### Fragment źródłowy

Model emisji neutronów opóźnionych, zaproponowany przez dr. Miernika,
jest rozwinięciem modeli bazujących na statystyce. Kluczowym pomysłem
było stworzenie systematyki na podstawie jednego z parametrów,
nazywanego gęstością poziomów jądrowych, w taki sposób, aby
przewidywania modelu jak najlepiej zgadzały się z pomiarami. Opis
skonstruowany wokół tej idei pozwala usystematyzować dotychczas znane
jądra atomowe i przewidywać własności egzotycznych, jeszcze niebadanych
jąder atomowych.

######

**Treść zadania a:**
Odpowiedz na pytania do fragmentu o modelu emisji neutronów opóźnionych:
(i) Kto zaproponował ten model?
(ii) Jak nazywa się parametr, na podstawie którego stworzono systematykę?
(iii) Własności jakich jąder pozwala przewidywać opis zbudowany wokół tej idei?
Wiersze danych nie mają żadnego związku z powyższym fragmentem.

### Wiersze danych

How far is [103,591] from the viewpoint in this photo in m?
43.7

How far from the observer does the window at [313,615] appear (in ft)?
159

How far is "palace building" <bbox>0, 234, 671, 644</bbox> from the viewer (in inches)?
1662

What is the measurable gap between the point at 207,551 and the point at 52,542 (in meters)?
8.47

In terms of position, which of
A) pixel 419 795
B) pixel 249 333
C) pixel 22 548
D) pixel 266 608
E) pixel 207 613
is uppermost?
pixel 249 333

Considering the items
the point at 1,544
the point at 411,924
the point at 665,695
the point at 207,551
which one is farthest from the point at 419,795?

######
### Wiersze danych

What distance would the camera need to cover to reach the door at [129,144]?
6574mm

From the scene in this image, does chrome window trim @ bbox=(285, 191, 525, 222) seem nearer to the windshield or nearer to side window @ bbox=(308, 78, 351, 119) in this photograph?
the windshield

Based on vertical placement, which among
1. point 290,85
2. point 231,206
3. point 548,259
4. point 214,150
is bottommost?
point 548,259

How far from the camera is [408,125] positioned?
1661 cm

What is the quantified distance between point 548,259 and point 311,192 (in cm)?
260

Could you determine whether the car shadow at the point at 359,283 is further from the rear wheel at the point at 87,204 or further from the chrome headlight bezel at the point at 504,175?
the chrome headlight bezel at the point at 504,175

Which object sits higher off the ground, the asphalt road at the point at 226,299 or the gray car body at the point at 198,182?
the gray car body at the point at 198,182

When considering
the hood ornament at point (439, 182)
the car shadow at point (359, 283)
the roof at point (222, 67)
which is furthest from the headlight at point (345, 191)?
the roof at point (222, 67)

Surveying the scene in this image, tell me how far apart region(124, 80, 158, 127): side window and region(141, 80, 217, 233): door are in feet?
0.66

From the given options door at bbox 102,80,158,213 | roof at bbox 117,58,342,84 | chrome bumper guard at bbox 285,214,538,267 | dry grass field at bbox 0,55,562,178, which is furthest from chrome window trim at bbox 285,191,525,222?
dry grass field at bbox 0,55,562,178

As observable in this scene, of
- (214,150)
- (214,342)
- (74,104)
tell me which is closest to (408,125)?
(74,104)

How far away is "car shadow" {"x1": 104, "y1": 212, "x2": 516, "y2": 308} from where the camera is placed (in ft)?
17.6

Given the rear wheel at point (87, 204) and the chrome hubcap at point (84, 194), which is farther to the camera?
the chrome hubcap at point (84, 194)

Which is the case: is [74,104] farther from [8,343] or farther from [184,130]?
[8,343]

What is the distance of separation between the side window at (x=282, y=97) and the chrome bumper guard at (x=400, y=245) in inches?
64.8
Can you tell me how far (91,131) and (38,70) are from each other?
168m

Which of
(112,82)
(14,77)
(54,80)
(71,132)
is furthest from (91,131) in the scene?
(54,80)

######
### Wiersze danych

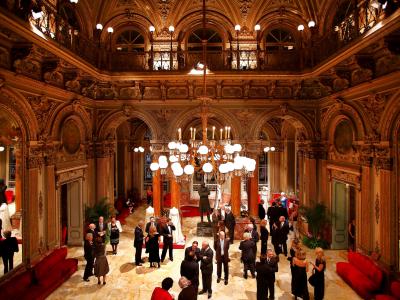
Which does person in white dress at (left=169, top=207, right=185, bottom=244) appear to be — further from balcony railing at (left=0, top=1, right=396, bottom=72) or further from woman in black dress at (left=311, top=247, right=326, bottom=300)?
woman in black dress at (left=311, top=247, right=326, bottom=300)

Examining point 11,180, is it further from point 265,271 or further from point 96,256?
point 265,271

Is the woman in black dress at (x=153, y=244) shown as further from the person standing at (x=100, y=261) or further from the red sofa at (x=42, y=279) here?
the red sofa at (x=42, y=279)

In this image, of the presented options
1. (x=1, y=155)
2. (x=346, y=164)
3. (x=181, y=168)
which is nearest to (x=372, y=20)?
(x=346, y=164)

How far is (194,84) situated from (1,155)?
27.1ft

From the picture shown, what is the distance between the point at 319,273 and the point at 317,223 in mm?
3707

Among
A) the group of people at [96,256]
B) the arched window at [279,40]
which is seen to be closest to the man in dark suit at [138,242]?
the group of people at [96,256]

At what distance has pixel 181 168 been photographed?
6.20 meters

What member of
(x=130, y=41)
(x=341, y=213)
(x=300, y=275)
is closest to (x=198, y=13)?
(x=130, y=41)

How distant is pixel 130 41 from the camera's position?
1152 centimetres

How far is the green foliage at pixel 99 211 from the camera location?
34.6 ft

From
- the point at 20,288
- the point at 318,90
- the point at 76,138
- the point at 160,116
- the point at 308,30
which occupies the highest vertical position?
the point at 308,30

######

**Treść zadania b:** Wypisz bez zmian wiersze danych od wiersza zawierającego „How far is [103,591]” aż po wiersz zawierający „which one is”, łącznie z oboma tymi wierszami.

**Odpowiedź pisemna a:**
(i) Dr Miernik.
(ii) Gęstość poziomów jądrowych.
(iii) Egzotycznych, jeszcze niebadanych jąder atomowych.

**Odpowiedź pisemna b:**
How far is [103,591] from the viewpoint in this photo in m?
43.7

How far from the observer does the window at [313,615] appear (in ft)?
159

How far is "palace building" <bbox>0, 234, 671, 644</bbox> from the viewer (in inches)?
1662

What is the measurable gap between the point at 207,551 and the point at 52,542 (in meters)?
8.47

In terms of position, which of
A) pixel 419 795
B) pixel 249 333
C) pixel 22 548
D) pixel 266 608
E) pixel 207 613
is uppermost?
pixel 249 333

Considering the items
the point at 1,544
the point at 411,924
the point at 665,695
the point at 207,551
which one is farthest from the point at 419,795?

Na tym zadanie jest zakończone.